• Task prompt: Go through the entries below and collect each line with the string "burst" in it.

[Records shown Boundary: Start]

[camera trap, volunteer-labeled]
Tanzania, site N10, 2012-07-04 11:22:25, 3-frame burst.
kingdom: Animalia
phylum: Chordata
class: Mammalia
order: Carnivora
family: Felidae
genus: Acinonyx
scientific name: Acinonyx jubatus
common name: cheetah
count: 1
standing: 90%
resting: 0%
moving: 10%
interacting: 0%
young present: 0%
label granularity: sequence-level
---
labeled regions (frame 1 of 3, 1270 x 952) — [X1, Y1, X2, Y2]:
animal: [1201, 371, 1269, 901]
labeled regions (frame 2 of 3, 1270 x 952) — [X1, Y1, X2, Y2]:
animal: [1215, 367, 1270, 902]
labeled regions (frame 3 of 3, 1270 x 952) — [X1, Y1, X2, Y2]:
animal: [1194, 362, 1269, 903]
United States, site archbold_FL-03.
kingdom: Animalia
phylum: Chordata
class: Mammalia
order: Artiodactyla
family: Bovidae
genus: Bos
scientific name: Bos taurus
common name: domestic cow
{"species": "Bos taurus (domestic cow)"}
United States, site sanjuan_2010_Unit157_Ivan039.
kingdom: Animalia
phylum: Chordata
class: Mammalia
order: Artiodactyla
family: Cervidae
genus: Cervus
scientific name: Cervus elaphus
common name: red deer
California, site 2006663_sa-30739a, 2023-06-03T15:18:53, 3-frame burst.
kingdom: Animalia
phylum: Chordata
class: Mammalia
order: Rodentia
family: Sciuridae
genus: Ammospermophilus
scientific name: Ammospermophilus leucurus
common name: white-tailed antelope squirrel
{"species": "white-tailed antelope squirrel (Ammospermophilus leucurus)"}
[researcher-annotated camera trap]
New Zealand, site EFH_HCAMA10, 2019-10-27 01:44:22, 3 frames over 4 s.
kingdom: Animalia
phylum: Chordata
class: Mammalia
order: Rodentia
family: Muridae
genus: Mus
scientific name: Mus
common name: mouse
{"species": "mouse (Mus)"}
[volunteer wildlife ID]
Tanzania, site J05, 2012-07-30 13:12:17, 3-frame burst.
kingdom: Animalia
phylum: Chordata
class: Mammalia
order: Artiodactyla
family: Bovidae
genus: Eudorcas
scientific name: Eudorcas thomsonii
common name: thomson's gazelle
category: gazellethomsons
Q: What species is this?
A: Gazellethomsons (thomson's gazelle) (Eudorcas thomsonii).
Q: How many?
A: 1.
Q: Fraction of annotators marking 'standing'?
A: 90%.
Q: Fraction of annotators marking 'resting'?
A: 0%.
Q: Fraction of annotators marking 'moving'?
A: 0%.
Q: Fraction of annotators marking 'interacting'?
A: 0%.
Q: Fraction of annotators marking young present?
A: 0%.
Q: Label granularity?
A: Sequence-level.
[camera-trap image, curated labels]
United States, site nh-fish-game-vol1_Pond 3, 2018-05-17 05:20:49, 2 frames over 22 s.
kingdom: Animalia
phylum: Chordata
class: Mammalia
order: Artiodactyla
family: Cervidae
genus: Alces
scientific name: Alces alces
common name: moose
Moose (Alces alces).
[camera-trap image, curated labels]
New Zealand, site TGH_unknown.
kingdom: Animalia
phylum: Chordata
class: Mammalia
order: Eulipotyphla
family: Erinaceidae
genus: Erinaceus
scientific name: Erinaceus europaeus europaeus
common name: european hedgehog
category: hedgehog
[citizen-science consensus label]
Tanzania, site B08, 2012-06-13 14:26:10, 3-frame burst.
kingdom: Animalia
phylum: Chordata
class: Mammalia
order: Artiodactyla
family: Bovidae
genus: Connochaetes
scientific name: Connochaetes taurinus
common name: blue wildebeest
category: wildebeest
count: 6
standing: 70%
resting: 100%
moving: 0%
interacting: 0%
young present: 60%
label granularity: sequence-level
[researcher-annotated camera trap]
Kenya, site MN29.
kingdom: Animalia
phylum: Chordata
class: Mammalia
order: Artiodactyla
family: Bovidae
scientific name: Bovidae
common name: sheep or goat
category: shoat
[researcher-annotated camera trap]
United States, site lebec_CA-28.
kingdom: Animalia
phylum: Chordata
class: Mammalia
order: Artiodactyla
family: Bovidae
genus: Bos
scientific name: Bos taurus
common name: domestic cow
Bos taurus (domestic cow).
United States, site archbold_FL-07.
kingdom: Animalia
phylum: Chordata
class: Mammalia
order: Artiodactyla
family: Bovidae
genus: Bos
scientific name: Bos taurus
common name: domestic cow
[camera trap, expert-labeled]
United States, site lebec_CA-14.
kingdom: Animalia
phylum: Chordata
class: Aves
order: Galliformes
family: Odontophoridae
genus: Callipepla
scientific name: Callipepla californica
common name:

[Records shown Boundary: End]

• Response to the exercise:
Tanzania, site N10, 2012-07-04 11:22:25, 3-frame burst.
California, site 2006663_sa-30739a, 2023-06-03T15:18:53, 3-frame burst.
Tanzania, site J05, 2012-07-30 13:12:17, 3-frame burst.
Tanzania, site B08, 2012-06-13 14:26:10, 3-frame burst.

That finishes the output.